NEMOMOT · The Letter · №003

He had trusted. He had not checked.

A New York lawyer, six fake citations, and the wrong lesson.

Roberto LeónBogotá · 2026-05-125 min read
listen — 5 min

In May 2023, a federal judge in New York fined a lawyer five thousand dollars and ordered him to submit a sworn affidavit verifying every case he had cited in the past five years.

The reason was almost surreal: the lawyer had filed a brief containing citations to six legal cases that did not exist.

The case names looked plausible. The citations were formatted correctly. The legal reasoning attached to them was coherent and apparently learned. They had been generated, entirely and convincingly, by ChatGPT.

The lawyer — Steven Schwartz, of the firm Levidow, Levidow & Oberman — had asked the AI to assist him in finding precedents for a personal injury case against an airline. The AI produced six cases. He included them in his brief. When opposing counsel could not locate any of them, the judge asked for confirmation. Schwartz submitted additional ChatGPT-generated summaries, still apparently unaware the cases were fictional. The deception — though 'deception' is the wrong word for what was, at its core, a catastrophic failure of professional judgment — came fully to light only when the judge demanded the actual court documents.

Schwartz told the court he had not known the AI was capable of fabricating citations. He had assumed, in the way one assumes that a reference book contains accurate information, that the confident and authoritative-sounding output reflected real legal reality.

He had trusted. He had not checked.


This case became, inevitably, a cautionary tale about AI hallucination — the tendency of large language models to generate false information with the same fluency as true information. Every piece of coverage drew the same lesson: be careful, because AI makes things up.

I want to tell you something I think matters more.

This lesson, while accurate, is the least important one available. The case is not primarily a story about a technology that sometimes produces incorrect outputs. It is a story about a professional whose relationship to authoritative-sounding information had changed so completely that the concept of verification had, in a practical sense, ceased to operate.

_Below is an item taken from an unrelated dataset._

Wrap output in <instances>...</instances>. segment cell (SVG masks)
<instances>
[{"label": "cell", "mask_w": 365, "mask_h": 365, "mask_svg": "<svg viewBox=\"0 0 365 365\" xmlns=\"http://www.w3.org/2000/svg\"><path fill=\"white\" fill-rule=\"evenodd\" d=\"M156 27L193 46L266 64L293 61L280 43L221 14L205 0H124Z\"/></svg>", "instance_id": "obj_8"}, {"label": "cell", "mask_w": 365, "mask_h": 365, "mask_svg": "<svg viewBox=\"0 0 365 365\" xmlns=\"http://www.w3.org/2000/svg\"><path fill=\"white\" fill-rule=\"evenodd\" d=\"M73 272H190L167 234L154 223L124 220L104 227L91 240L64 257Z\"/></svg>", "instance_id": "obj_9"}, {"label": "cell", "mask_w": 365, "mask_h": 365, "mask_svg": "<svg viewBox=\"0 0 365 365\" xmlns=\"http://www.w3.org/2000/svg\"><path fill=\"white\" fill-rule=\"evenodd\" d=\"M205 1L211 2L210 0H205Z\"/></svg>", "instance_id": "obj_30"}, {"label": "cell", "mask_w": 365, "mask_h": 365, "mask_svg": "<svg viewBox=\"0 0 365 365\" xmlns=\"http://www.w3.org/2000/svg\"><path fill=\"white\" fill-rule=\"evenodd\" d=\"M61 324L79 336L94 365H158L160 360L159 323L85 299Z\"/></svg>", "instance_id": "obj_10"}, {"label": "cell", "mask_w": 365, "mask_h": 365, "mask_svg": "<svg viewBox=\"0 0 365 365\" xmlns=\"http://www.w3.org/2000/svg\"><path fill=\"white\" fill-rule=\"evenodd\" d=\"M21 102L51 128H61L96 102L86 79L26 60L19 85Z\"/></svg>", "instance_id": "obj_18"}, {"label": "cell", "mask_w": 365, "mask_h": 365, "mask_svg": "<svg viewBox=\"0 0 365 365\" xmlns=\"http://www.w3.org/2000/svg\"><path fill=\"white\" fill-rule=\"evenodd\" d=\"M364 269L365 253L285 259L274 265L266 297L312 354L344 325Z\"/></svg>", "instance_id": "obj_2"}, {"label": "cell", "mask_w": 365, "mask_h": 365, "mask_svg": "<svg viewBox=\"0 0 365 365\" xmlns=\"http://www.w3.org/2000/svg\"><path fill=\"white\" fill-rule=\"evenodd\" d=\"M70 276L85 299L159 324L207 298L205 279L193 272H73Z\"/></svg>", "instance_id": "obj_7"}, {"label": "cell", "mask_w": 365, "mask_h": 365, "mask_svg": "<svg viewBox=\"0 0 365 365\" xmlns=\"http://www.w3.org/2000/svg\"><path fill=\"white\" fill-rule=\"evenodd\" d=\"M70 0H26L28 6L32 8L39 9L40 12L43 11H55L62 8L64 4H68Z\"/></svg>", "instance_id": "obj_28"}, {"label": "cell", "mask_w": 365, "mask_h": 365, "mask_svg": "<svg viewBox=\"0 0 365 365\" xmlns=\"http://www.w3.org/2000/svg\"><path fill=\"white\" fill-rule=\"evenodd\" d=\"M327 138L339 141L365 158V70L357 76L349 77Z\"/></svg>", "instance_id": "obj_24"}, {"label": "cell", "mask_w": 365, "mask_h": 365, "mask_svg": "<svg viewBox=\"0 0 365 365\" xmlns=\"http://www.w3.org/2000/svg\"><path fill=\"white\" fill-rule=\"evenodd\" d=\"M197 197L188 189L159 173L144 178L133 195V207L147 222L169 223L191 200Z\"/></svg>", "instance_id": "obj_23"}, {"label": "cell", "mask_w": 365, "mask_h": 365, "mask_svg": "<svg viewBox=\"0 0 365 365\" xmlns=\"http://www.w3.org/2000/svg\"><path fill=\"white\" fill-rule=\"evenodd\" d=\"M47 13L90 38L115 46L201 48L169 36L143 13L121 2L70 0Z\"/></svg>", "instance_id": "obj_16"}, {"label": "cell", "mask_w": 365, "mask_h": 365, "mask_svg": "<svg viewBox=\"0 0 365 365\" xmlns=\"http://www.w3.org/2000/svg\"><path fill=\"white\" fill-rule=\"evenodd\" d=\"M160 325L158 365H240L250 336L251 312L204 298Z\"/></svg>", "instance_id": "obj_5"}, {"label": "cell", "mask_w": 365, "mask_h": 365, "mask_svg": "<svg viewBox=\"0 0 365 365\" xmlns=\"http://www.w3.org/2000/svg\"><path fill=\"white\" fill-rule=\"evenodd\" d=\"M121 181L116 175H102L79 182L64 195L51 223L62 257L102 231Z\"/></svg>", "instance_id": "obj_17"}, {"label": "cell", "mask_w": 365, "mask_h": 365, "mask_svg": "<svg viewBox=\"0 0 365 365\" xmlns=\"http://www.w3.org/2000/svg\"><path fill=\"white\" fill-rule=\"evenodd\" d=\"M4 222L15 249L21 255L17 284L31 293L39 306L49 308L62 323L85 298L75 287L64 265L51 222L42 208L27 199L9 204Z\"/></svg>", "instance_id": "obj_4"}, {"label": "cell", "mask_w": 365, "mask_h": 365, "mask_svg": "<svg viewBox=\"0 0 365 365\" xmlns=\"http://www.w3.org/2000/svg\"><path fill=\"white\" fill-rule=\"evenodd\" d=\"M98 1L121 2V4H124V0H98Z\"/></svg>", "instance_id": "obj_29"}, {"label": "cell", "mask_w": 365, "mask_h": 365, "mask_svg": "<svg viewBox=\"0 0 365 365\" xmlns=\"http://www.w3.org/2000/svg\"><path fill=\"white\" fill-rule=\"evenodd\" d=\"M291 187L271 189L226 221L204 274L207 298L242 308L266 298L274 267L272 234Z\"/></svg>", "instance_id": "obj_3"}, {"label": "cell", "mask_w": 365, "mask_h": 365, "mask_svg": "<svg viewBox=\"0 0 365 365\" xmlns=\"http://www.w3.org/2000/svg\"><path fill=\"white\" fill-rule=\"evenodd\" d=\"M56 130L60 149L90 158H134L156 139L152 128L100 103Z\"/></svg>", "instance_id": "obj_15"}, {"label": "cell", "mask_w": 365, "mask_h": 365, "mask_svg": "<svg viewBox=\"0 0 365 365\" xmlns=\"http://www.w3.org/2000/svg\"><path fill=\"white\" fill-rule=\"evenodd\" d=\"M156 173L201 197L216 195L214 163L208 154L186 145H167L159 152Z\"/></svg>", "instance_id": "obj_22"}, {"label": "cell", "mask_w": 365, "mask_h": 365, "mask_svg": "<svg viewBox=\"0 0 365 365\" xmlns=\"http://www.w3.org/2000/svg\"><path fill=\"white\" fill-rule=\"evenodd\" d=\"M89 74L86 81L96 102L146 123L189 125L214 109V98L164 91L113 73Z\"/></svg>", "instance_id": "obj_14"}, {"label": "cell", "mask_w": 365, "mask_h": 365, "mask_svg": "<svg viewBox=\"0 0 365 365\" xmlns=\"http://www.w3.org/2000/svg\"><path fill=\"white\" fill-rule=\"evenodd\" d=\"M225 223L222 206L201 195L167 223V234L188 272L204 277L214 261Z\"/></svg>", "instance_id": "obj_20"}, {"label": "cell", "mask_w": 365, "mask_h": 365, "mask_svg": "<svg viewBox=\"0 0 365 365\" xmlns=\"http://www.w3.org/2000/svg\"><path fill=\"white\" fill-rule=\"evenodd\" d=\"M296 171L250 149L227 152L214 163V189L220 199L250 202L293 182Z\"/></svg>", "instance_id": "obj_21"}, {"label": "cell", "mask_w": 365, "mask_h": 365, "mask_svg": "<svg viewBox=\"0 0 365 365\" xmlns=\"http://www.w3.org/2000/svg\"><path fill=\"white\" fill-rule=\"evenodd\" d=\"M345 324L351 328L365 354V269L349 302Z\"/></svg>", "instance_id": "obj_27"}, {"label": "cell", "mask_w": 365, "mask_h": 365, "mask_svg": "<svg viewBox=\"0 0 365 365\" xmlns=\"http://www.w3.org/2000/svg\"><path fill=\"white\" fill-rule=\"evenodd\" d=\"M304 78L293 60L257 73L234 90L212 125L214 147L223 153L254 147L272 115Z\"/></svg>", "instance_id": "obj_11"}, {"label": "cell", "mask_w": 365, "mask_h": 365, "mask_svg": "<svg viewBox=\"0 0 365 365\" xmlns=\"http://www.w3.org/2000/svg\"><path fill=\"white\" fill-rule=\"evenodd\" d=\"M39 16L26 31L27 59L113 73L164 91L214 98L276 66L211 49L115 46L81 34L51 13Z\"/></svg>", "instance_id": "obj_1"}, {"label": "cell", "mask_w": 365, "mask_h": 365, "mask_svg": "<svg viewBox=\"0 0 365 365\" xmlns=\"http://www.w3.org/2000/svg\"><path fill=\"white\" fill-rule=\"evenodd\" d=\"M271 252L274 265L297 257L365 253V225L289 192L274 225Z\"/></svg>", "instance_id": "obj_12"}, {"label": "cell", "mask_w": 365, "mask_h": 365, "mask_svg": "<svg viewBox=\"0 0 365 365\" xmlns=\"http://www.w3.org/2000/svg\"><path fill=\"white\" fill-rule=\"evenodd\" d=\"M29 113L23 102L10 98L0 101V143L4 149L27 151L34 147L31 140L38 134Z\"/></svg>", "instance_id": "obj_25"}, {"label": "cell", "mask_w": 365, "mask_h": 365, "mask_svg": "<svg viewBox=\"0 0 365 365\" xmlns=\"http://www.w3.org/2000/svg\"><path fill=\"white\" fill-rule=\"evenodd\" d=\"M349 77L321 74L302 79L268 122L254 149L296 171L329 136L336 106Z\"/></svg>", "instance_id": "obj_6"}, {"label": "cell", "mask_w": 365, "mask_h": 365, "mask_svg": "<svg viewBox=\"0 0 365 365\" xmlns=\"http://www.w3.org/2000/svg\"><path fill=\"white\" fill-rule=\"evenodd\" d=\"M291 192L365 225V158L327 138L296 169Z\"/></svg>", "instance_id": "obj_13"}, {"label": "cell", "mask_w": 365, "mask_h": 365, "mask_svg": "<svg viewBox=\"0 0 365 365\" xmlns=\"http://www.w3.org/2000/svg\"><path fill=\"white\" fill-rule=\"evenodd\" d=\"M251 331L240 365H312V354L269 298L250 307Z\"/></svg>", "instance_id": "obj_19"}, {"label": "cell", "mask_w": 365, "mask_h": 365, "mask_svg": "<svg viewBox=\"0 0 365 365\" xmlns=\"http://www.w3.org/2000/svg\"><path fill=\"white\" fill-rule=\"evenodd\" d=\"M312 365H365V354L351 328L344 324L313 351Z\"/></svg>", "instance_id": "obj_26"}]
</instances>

He had trusted. He had not checked.

What had erased the checking?


It helps to trace the evolution of how we relate to digital information. There have been three stages, and each was experienced, at the time, as pure progress.

Stage one: search. In the early years of the web, search engines told you where to look. They returned a list of sources, some reliable and some not, and you — the user, the person with the question — were responsible for what came next. You navigated to the sources. You read them. You evaluated their credibility. The tool was genuinely in service of your cognition: it reduced the time required to locate relevant material, but the cognitive work of assessing, synthesizing, and concluding was entirely yours.

This stage was imperfect. But the structure of the interaction at least created the occasion for evaluation. The user received sources, not conclusions.

Stage two: recommendation. Algorithms began not just directing you toward information but selecting, shaping, and curating what you would see. Your search results were increasingly personalized. Your social feed was arranged by calculated impact, not chronology. You were no longer searching a neutral catalog. You were receiving a curated presentation, assembled by a system that had learned a great deal about what kept your attention.

The cognitive work of deciding what was worth reading had been quietly removed.

Stage three: AI synthesis. This is categorically different. Search gives you sources to evaluate. Recommendation gives you curated sources to evaluate. AI gives you synthesized conclusions and implicitly invites you not to evaluate them at all — because the synthesis has already been done, the conclusion has already been drawn, and the answer arrives with a fluency and completeness that makes further inquiry feel redundant.

When you type a question into a search engine, you receive a list. The list is a prompt: there is more to find; go find it. When you type the same question into an AI, you receive an answer. The answer is the end of the process, or feels like one. It is organized, confident, complete-seeming, authoritative in tone. It does not say here are some sources that may be relevant. It says here is what is true.

And the part of your mind that should have asked is it? has, by this point, been trained over decades not to ask.


The lawyer did not fail because he was lazy. He failed because his System 2 — the slow, skeptical, evaluative mode of thinking — had been trained, over years of working with reliable reference materials, to stand down when the tool was consulted. Reference books are reliable. Encyclopedias are reliable. Peer-reviewed journals, within their limitations, are reliable. If the AI produced outputs with the confident, organized form of reliable reference material, and if it was, most of the time, producing accurate outputs, the habit of acceptance without verification was not unreasonable.

The problem is that 'most of the time accurate' is not adequate for filing legal documents. And the problem is that the habit of acceptance does not stay confined to contexts where it is safe. It generalizes. The person who accepts AI outputs without checking them when writing emails also, eventually, accepts them without checking them when writing briefs.

The muscle of independent evaluation does not maintain itself through selective use.


Steven Schwartz lost five thousand dollars and the trust of his firm. That cost is visible. It made the news. It became a teaching anecdote in legal education programs.

The cost the rest of us are paying — every time we accept an output without checking it, in low-stakes contexts where it almost certainly didn't matter — is invisible, slow, and adds up.